Simply put, you need to fulfill a need your audience has, by delivering content from your area of expertise, in a format natural to the platform you’re using.
Finding the natural format for each platform is a bit out of the scope for this post. If you’re interested in learning more about it, I strongly recommend reading Gary Vaynerchu’s “Jab, Jab, Jab, Right Hook: How to Tell Your Story in a Noisy Social World”.
3. Set time for content creation
Content creation is the biggest bane of all. Much like dirty dishes, no matter how often you do it, it keeps piling up. If you’re not yet ready to buy a dishwasher (aka outsource parts of your content creation), the best thing you can do is streamline the process.
Schedule appointments with yourself to create content. Be it once a week, twice a month or even daily – an appointment on your calendar makes it harder to procrastinate.
Having a pre-set schedule for content creation will allow you to have an editorial calendar, which will bring your consistency to a whole new level. After all, when it comes to social media consistency is the magic word.
Make sure to schedule these sessions on the same days and time every week. This will create a routine and allow you to shorten the time it takes your brain to get into full-on working mode.
4. Task batching
Aside from content creation, if you truly want to kill it on social media, you need to be doing a few more things: Content curation, scheduling posts, engaging with audience to name a few.
Batching tasks together means taking all your content creation and doing it in one sitting, preferably a week or two ahead. Then, repeat it for content curation. Then scheduling, and so on for each type of task you have in your social-media to do list.
Batching tasks together for each type of task helps you stay on top of your game and ahead of schedule, not to mention saves heaps of time. By batching tasks you allow yourself to work on similar tasks without losing focus. This minimizes the effort and time you waste on switching gears between different types of tasks.
5. Sprinkle your day with social media
You found your audience. You did the hard work of creating valuable content for them and scheduled it to make sure you’re visible in their feed.
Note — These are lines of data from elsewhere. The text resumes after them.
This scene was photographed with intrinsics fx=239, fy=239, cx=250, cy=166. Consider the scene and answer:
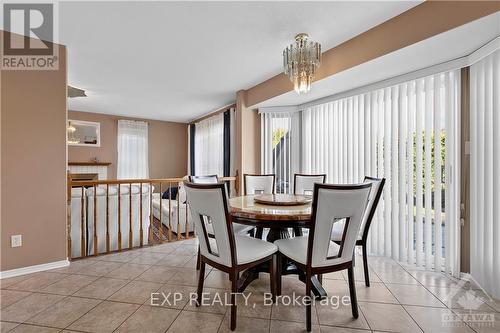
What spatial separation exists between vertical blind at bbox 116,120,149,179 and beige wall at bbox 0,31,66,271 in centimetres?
404

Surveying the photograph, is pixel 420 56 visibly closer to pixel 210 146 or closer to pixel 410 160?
pixel 410 160

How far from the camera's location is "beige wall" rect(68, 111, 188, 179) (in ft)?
19.7

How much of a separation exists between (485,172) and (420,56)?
1.16m

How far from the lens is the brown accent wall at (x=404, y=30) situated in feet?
5.46

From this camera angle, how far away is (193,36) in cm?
242

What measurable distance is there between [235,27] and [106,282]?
268 cm

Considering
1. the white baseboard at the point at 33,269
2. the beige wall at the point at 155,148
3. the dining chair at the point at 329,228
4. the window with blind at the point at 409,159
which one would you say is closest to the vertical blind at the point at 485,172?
the window with blind at the point at 409,159

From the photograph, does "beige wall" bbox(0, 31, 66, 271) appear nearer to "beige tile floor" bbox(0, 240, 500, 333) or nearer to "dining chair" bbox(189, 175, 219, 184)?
"beige tile floor" bbox(0, 240, 500, 333)

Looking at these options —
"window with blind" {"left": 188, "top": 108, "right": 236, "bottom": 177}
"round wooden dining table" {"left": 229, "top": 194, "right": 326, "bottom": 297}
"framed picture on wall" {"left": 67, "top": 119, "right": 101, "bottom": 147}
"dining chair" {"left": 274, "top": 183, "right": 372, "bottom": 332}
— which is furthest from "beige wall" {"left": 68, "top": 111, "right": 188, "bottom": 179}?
"dining chair" {"left": 274, "top": 183, "right": 372, "bottom": 332}

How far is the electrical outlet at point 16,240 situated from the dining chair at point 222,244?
198 cm

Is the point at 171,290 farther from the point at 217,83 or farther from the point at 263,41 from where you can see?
the point at 217,83

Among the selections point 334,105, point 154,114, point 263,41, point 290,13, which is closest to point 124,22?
point 263,41

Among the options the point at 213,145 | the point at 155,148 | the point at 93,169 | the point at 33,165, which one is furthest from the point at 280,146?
the point at 93,169

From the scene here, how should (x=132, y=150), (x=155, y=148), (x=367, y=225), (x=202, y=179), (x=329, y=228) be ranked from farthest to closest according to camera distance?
(x=155, y=148) < (x=132, y=150) < (x=202, y=179) < (x=367, y=225) < (x=329, y=228)
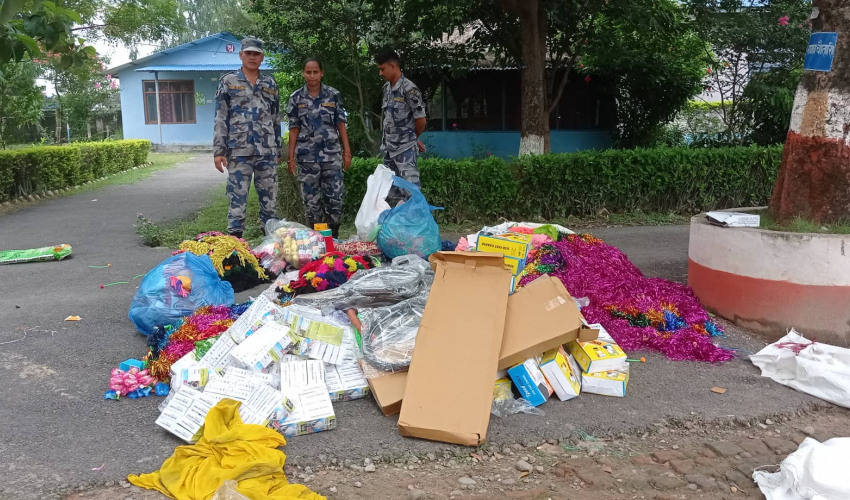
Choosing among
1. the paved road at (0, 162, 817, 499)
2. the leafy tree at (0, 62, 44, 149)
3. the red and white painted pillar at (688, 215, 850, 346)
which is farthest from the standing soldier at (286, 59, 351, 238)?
the leafy tree at (0, 62, 44, 149)

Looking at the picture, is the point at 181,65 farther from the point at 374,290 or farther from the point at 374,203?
the point at 374,290

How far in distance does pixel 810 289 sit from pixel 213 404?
12.2 feet

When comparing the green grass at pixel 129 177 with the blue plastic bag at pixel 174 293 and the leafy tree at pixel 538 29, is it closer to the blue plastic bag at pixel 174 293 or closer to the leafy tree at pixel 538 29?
the leafy tree at pixel 538 29

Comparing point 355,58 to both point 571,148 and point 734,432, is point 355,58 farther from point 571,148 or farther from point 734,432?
point 734,432

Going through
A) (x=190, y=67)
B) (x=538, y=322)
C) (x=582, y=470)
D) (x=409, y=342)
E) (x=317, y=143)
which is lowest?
(x=582, y=470)

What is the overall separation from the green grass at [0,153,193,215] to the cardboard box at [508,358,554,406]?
10.1m

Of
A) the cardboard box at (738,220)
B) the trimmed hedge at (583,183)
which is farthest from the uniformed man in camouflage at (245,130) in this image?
the cardboard box at (738,220)

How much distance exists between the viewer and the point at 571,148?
12992 millimetres

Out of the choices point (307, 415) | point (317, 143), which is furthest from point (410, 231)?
point (307, 415)

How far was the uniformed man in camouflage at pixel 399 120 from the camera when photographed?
22.0ft

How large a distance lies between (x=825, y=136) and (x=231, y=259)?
4620 millimetres

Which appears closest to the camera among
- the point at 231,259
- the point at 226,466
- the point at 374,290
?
the point at 226,466

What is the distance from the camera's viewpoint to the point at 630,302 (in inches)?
186

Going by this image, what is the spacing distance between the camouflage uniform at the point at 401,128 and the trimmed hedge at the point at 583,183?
1150 mm
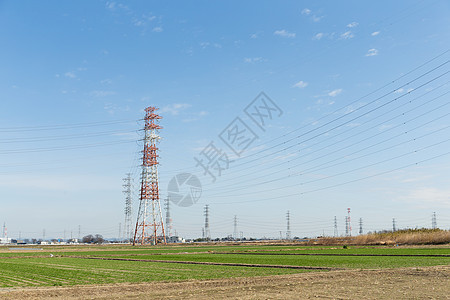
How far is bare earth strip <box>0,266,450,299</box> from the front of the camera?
17.2 meters

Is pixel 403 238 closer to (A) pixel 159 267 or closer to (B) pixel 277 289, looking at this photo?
(A) pixel 159 267

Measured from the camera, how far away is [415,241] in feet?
280

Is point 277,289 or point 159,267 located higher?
point 277,289

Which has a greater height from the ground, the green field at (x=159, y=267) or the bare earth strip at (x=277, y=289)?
the bare earth strip at (x=277, y=289)

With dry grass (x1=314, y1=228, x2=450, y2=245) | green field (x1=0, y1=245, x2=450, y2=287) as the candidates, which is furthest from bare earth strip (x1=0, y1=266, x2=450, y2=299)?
dry grass (x1=314, y1=228, x2=450, y2=245)

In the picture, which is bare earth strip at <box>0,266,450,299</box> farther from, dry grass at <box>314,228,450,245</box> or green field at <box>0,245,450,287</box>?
dry grass at <box>314,228,450,245</box>

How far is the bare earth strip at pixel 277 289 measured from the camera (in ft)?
56.3

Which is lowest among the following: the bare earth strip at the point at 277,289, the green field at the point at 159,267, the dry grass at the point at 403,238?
the dry grass at the point at 403,238

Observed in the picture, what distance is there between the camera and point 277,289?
19328 millimetres

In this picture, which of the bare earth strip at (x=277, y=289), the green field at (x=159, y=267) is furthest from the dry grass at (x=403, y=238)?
the bare earth strip at (x=277, y=289)

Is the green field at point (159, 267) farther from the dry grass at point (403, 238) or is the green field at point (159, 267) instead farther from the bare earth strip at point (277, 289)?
the dry grass at point (403, 238)

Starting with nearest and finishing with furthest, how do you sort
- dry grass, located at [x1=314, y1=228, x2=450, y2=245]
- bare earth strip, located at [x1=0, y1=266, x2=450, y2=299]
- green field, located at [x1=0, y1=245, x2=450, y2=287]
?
bare earth strip, located at [x1=0, y1=266, x2=450, y2=299]
green field, located at [x1=0, y1=245, x2=450, y2=287]
dry grass, located at [x1=314, y1=228, x2=450, y2=245]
Now it’s time to reap the fruits of your labor and build those meaningful relationships you’ve been after all along.
Let’s talk a bit about engagement.
Engagement is a bottomless pit, and it will suck all your time, if you allow it to. Replying, re-tweeting, re-sharing, liking, following and so on until it’s way too late to get some real work done.
Sounds familiar?
Don’t worry – you can easily outsmart it.
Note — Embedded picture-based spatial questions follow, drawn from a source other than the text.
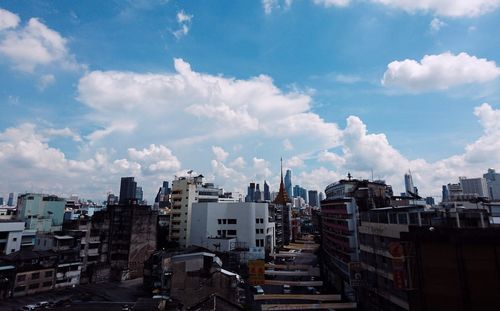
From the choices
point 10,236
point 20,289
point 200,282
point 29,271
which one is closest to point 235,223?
point 29,271

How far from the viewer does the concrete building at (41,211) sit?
7869 centimetres

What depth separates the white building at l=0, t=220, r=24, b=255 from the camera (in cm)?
6103

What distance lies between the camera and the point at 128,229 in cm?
7081

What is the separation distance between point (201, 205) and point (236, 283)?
5360 centimetres

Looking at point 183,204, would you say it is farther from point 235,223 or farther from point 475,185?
point 475,185

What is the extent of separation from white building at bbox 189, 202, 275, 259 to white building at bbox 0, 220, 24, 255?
39.3 metres

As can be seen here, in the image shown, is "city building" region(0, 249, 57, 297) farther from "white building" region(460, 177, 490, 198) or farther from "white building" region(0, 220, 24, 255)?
"white building" region(460, 177, 490, 198)

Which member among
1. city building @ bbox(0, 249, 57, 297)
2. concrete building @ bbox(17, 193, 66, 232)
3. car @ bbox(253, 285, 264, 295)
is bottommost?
car @ bbox(253, 285, 264, 295)

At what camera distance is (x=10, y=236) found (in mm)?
62281

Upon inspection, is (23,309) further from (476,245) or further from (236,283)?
(476,245)

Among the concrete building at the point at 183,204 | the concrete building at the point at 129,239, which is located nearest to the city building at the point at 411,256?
the concrete building at the point at 129,239

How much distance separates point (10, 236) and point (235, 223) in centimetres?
4937

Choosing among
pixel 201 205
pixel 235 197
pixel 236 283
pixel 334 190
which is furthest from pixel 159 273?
pixel 235 197

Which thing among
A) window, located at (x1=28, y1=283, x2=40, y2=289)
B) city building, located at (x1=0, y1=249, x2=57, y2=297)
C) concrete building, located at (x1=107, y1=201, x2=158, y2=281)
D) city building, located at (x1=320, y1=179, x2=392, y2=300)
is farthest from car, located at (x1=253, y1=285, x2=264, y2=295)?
window, located at (x1=28, y1=283, x2=40, y2=289)
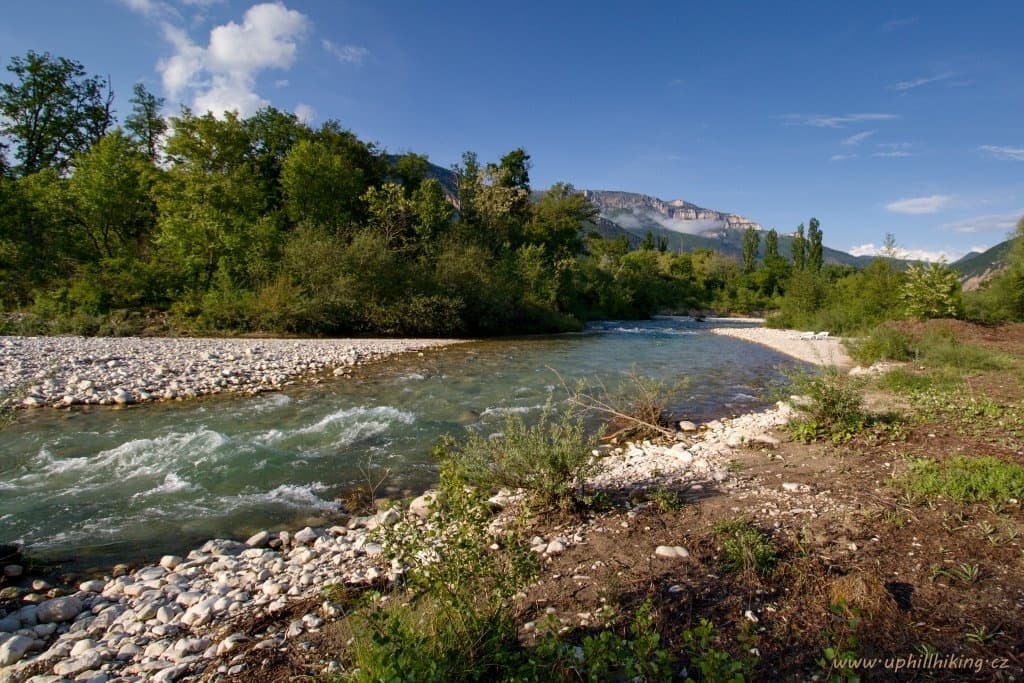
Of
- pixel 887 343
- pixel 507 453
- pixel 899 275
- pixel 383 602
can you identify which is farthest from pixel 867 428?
pixel 899 275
Instead of setting aside time for engagement, use fragments of time that are currently wasted:
-
Reply to tweets while listening to a podcast.
-
Check your Instagram feed while walking the dog.
-
Reply to direct messages while doing the dishes.
You get the gist.
The golden rule is to use every minute you have for engagement, without spending a single second on engagement alone.
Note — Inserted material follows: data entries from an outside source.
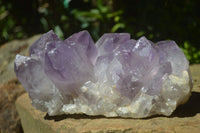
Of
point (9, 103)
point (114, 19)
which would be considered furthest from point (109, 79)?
point (114, 19)

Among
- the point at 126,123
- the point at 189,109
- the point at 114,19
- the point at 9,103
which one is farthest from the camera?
the point at 114,19

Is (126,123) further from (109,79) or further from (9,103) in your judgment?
(9,103)

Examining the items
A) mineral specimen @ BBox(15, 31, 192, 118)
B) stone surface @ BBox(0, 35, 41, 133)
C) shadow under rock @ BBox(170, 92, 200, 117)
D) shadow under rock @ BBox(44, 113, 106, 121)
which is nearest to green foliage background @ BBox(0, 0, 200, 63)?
stone surface @ BBox(0, 35, 41, 133)

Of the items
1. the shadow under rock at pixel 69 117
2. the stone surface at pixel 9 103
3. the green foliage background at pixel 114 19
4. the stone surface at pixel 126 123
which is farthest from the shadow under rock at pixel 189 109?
the green foliage background at pixel 114 19

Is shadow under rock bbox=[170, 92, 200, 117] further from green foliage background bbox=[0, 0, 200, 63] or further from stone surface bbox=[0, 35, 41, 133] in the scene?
green foliage background bbox=[0, 0, 200, 63]

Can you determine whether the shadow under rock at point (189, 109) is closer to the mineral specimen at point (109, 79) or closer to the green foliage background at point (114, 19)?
the mineral specimen at point (109, 79)

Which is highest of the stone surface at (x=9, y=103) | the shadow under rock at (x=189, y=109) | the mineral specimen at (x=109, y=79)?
the mineral specimen at (x=109, y=79)

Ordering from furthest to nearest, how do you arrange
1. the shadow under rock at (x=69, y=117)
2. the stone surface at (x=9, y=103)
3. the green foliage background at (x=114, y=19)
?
the green foliage background at (x=114, y=19) < the stone surface at (x=9, y=103) < the shadow under rock at (x=69, y=117)
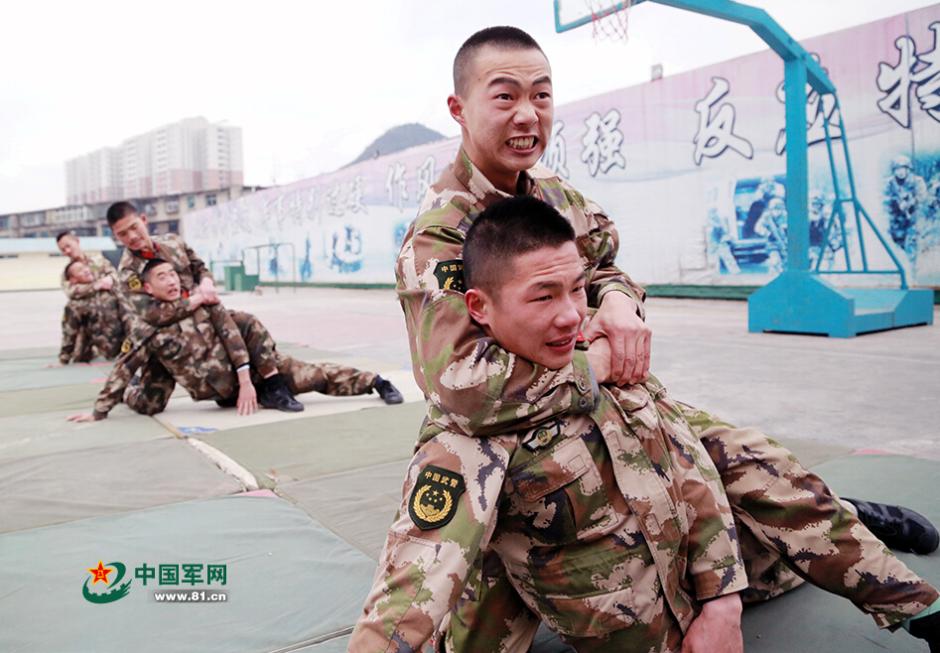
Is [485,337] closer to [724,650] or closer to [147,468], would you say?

Once you’re done walking the dog, listening to the podcast episode or doing the dishes your engagement time is up. By implementing this simple hack you ensure that you don’t get sucked into this rabbit hole.
A few minutes here and there accumulates to a substantial amount during the course of a week. Before you know it – you’re all caught up with your tribe without ever spending time directly on it.
One more BONUS advice, while we’re on the subject of engagement – turn off all the notifications you have on your smartphone and tablet.
These notifications are constantly disrupting your train of thought and yank you out of your day. No doubt it is hurting your ability to concentrate on anything but social media.
If you’ve implemented the tips provided in this post, you already have enough time on your schedule to take care of all your social-media needs. You already are spending every second you can on engagement. Why do you need to know when someone liked your photo? Or commented on your status? You’ll get around to it when the time is right for you.
Don’t allow social media to dictate your day. Dictate your social media presence according to your schedule.
How about you? What’s one tip or tool you’ve been using to up your social media productivity game and save time?